See ref. 58 for a description of genes, encoded proteins and their physiological role.
Extended Data Fig. 2 Drug-dependent growth inhibition curves.
(a) Rich medium (LB, liquid culture). Data points (black) show growth rates for three replicates of the wild type and of membrane mutants at different drug levels d (measured in units of the half-inhibitory concentration of the wild type, \(d_{50}^{{\mathrm{wt}}} = 8.7{\mathrm{mg}}/{\mathrm{l}}\)). Coloured points show the average growth across replicates and bars indicate rms. experimental uncertainties, colours mark the drug level of the Luria–Delbrück assay used to elicit each mutant, \(d_{{\mathrm{LD}}}/d_{50}^{{\mathrm{wt}}} = 0.9\), 1.8, 3.6 (violet, pink, red). The wild type is shown for comparison (grey curves). Empirical growth inhibition curves, \(\lambda (d)/\lambda _0^{{\mathrm{wt}}} = G(d;W,d^ \ast ,\lambda ^ \ast )\) (lines) involve three independent fit parameters for each mutant: the drug-free growth rate, \(W = \lambda _0/\lambda _0^{{\mathrm{wt}}}\) and the drug response parameters19 d*, λ*; see equation (17). These fits also produce estimates of the membrane transport rates, γin and γout and of the characteristic drug levels dc and d50. For each mutant, the critical point (dc, G(dc)) (square) gives the empirical growth rate at the predicted critical drug concentration; this point is used in Fig. 4a. Inferred growth and resistance parameters for all membrane mutants are listed in the table in Extended Data Fig. 3, raw data are reported in Supplementary Table 1. (b) Minimal glycerol liquid medium. Data points show growth rates of the wild type and of Cpx stress response mutants elicited at \(d_{{\mathrm{LD}}}/d_{50}^{{\mathrm{ref}}} = 0.9\). All drug levels are measured in units of \(d_{50}^{{\mathrm{ref}}} = 8.7{\mathrm{mg}}/{\mathrm{l}}\). The fit procedure is detailed in Methods.
Extended Data Fig. 3 Growth and resistance data of membrane mutants.
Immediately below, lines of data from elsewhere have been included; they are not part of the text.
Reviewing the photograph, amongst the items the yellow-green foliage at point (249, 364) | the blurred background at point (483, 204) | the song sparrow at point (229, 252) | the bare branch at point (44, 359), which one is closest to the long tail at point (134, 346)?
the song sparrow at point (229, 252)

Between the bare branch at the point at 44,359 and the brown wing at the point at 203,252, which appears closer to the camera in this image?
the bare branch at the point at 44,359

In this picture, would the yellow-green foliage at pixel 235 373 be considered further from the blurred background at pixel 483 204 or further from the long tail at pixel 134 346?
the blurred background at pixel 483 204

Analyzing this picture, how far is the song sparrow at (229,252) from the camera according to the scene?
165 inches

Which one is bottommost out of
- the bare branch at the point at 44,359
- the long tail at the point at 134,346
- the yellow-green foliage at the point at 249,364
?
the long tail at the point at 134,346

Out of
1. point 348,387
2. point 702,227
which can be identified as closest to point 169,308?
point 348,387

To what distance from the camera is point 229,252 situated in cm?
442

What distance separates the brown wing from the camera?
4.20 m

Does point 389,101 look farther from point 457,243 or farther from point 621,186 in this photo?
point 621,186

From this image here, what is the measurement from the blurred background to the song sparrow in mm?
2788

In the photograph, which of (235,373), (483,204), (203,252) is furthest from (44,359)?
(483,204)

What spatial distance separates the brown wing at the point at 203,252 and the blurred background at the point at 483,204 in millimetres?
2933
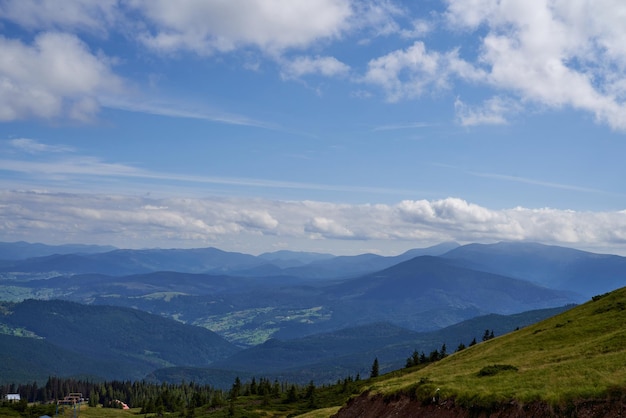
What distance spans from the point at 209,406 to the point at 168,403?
54.0m

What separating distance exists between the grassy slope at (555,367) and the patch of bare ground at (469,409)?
0.58 metres

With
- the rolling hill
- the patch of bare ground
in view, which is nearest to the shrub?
the rolling hill

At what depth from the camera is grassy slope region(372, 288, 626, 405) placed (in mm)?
33312

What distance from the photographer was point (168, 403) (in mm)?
181625

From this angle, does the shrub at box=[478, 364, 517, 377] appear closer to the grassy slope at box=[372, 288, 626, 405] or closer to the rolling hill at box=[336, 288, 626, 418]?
the rolling hill at box=[336, 288, 626, 418]

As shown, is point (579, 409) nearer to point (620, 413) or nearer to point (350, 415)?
point (620, 413)

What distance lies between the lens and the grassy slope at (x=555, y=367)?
109ft

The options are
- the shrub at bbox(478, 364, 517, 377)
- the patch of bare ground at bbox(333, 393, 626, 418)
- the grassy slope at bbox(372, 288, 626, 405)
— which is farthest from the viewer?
the shrub at bbox(478, 364, 517, 377)

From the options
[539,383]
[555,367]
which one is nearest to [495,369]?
[555,367]

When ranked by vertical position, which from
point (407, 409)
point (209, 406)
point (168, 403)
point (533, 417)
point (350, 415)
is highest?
point (533, 417)

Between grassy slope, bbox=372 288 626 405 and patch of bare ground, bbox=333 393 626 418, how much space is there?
58 cm

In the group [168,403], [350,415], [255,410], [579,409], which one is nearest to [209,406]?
[255,410]

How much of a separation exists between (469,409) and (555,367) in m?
8.44

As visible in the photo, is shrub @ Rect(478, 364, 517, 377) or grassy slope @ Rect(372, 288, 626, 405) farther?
shrub @ Rect(478, 364, 517, 377)
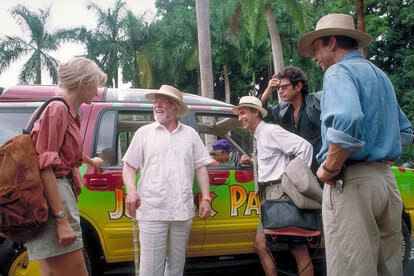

(1) Mutant number. (2) Drug level of Luria–Delbrück assay, \(d_{{\mathrm{LD}}}/d_{50}^{{\mathrm{wt}}}\). (3,4,5) Posterior average parameters of the membrane evolution model: resistance cost, \(W = \lambda _0/\lambda _0^{{\mathrm{wt}}}\); drug response parameters, d*/\(d_ \ast ^{{\mathrm{wt}}}\), \(\lambda _ \ast /\lambda _ \ast ^{{\mathrm{wt}}}\). (6,7) Membrane transport rates: uptake rate \(\varepsilon = \gamma _{{\mathrm{in}}}/\gamma _{{\mathrm{in}}}^{{\mathrm{wt}}}\); release rate, \(\gamma _{{\mathrm{out}}}/\gamma _{{\mathrm{out}}}^{{\mathrm{wt}}}\). (8) Resistance, \(R = d_{50}/d_{50}^{{\mathrm{wt}}}\). (9) Critical drug level, \(d_{\mathrm{c}}/d_{50}^{{\mathrm{wt}}}\). All concentrations and rates are reported in units of the wild-type parameters \(d_{50}^{{\mathrm{wt}}} = 8.66{\mathrm{mg}}/{\mathrm{l}},d_ \ast ^{{\mathrm{wt}}} = 3.13{\mathrm{mg}}/{\mathrm{l}}\), \(\lambda _0^{{\mathrm{wt}}} = 2/{\mathrm{h}},\lambda _ \ast ^{{\mathrm{wt}}} = 0.37/{\mathrm{h}}\). Measured growth rates and inferred growth inhibition curves are shown in Extended Data Fig. 2. Inference procedures are detailed in section 3 of Methods.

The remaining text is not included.